_Direction A_. Count the lines in the rows below that contain the word "pickup", and give only the number.

════════════════════

# Pocket Carry Opinions



## Bisley (Aug 24, 2008)

You've probably heard some variation of the old saying, "The first rule of gunfighting is to have a gun," and you may have heard someone say about a particularly unsatisfactory self-defense gun that it is at least "better than a sharp stick." Both of these sayings are in my mind, when I have nothing more than a pocket gun.

Almost any gun that you can carry in your pocket is really too small to be very confident with in a gunfight. Granted that gunfights are to be avoided at all costs, but when you choose to carry, you are basically committing to the prospect of getting into one, should it ever be required to save your own life, or someone else's. You must consider the worst-case scenarios, if you are to be prepared and committed, should the need arise.

Some will argue that the Rohrbaugh or PM-9 fit in a pocket, and that 9mm is adequate. But having owned a PM-9, which is only a quarter inch longer than a Rohrbaugh, this is a stretch. With blue jeans, or slightly less so with khakis, it still makes a fairly obvious bulge. A Smart-Carry rig is a good way to carry this size gun, but it is very hot in the summer, and is not appropriate for just any situation. And although it is true that 9mm is an adequate self-defense round...if you can hit where you aim...the average person cannot shoot the little ones very accurately, past about 5 yards. Also, many, like me, have large hands that make shooting a small gun very difficult, and it requires a lot of practice to overcome this, especially since it is combined with the short sighting radius. 

That's fine, because practice is fun, right? Well, practice gets to be work, when shooting a small handgun, and none but the most disciplined of human beings will continue to do it as diligently as he should, over time. Most of us struggle to get in enough range time to stay proficient, and typically, we end up shooting the guns we enjoy shooting more than anything else, meaning we will probably burn through a couple of magazines with the 'pocket gun,' and call that good.

And then there are the .380 and smaller mouse guns, which actually are legitimate pocket guns. But in the hands of most folks, they are not very accurate, and therefore not very effective. Personally, I consider my LCP to be fit for nothing but a point-blank, last ditch effort at self-defense...and nothing more. And let's be realistic - if your attacker is on drugs, or highly motivated by the need for drugs, he may still beat you to death or carve you up, before he even realizes that you have put 2 or 3 slugs into his chest, that he is eventually going to die from.

So, my conclusion is that, ideally, a person should make great efforts to conform his mode of dress around a good self-defense gun, if at all possible. For me, and a lot of others, it's just not possible, so we do the best we can, and try to heighten our situational awareness to the point that we never get into anything that requires a gun to get out of. The mouse-gun is for that one-in-a-thousand (hopefully) situation that just slipped up on us, or that circumstances just somehow allowed to happen, in spite of all our precautions to the contrary.

════════════════════

_Direction B_.
Answer these questions from the forum post on pocket carry, one answer per line, marked the same way:
(i) Which gun is described as only a quarter inch longer than a Rohrbaugh?
(ii) Past about how many yards can the average person not shoot the little guns very accurately?
(iii) Which gun does the poster consider fit only for a point-blank, last-ditch effort at self-defense?

════════════════════

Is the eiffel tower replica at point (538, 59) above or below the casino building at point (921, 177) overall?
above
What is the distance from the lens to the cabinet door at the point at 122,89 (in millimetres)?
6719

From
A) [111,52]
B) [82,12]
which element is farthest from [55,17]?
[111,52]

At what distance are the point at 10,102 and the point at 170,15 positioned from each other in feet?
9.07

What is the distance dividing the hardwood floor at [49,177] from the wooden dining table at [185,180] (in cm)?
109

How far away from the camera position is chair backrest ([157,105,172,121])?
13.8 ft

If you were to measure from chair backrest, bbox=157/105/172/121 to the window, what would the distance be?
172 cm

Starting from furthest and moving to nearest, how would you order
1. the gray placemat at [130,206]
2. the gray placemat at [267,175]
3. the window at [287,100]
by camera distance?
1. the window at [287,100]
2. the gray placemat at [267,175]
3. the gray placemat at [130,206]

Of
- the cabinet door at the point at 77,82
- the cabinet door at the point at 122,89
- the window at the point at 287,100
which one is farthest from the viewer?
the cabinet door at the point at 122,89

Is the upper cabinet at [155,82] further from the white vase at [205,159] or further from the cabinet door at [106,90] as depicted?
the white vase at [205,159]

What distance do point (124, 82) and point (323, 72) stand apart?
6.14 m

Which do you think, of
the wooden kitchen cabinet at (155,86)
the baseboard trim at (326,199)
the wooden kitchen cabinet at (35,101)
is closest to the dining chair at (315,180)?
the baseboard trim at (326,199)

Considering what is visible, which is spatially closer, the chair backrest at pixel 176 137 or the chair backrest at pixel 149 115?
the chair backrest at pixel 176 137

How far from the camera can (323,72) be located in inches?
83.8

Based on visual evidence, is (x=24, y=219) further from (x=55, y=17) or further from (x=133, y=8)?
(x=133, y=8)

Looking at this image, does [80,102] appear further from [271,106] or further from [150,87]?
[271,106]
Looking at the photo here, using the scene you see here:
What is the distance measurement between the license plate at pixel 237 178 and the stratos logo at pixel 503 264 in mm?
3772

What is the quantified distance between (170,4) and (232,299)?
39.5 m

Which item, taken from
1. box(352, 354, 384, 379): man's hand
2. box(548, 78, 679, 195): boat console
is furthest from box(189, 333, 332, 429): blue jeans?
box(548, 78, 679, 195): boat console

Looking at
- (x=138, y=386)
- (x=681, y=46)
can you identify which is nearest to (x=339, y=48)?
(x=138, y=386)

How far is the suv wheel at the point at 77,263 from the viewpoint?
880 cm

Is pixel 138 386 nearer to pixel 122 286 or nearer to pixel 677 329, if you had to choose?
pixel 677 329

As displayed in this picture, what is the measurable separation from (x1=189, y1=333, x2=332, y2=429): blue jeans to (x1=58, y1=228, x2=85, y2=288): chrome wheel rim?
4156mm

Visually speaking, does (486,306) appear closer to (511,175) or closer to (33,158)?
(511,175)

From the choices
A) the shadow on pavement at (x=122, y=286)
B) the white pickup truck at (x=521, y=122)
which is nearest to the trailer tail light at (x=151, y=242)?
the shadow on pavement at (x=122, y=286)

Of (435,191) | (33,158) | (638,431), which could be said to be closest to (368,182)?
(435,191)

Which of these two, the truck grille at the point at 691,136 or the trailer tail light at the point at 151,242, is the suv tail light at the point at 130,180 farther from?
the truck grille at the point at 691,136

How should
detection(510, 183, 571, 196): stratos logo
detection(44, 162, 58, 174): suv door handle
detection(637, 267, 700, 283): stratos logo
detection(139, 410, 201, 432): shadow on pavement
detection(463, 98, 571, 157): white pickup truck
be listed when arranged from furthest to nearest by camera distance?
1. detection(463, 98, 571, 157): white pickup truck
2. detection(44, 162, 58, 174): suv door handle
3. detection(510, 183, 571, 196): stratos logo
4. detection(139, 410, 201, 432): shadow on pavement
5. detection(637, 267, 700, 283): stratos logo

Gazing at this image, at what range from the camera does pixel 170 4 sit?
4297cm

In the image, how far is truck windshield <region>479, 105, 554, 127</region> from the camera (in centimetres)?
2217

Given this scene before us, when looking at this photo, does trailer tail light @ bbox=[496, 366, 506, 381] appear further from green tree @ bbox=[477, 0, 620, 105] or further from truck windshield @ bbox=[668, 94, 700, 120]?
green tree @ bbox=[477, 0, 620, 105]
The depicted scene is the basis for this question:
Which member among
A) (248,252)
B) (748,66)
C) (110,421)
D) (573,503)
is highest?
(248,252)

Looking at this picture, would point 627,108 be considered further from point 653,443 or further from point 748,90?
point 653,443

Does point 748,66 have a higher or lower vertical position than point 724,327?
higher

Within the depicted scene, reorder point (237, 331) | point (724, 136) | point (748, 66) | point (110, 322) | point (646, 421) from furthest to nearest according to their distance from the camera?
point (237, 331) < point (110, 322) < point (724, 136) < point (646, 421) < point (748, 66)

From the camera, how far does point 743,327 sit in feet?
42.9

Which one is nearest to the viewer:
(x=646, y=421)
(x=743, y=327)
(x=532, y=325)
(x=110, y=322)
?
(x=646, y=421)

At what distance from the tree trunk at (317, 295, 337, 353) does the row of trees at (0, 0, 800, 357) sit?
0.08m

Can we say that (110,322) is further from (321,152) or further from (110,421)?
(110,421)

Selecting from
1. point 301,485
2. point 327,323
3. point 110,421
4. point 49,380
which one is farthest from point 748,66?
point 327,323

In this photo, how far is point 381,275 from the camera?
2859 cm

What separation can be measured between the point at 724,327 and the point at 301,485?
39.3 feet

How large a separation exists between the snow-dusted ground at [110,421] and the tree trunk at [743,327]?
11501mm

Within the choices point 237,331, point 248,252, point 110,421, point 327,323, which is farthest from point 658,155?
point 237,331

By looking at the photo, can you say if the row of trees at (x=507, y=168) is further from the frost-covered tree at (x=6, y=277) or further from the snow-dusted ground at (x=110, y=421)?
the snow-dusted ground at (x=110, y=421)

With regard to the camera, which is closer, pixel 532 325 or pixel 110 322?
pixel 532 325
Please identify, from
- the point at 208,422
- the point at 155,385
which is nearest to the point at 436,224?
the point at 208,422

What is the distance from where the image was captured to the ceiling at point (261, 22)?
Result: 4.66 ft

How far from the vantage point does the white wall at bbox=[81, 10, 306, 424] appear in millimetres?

════════════════════

_Task answer A_. 3

_Task answer B_.
(i) The PM-9
(ii) About 5 yards
(iii) The LCP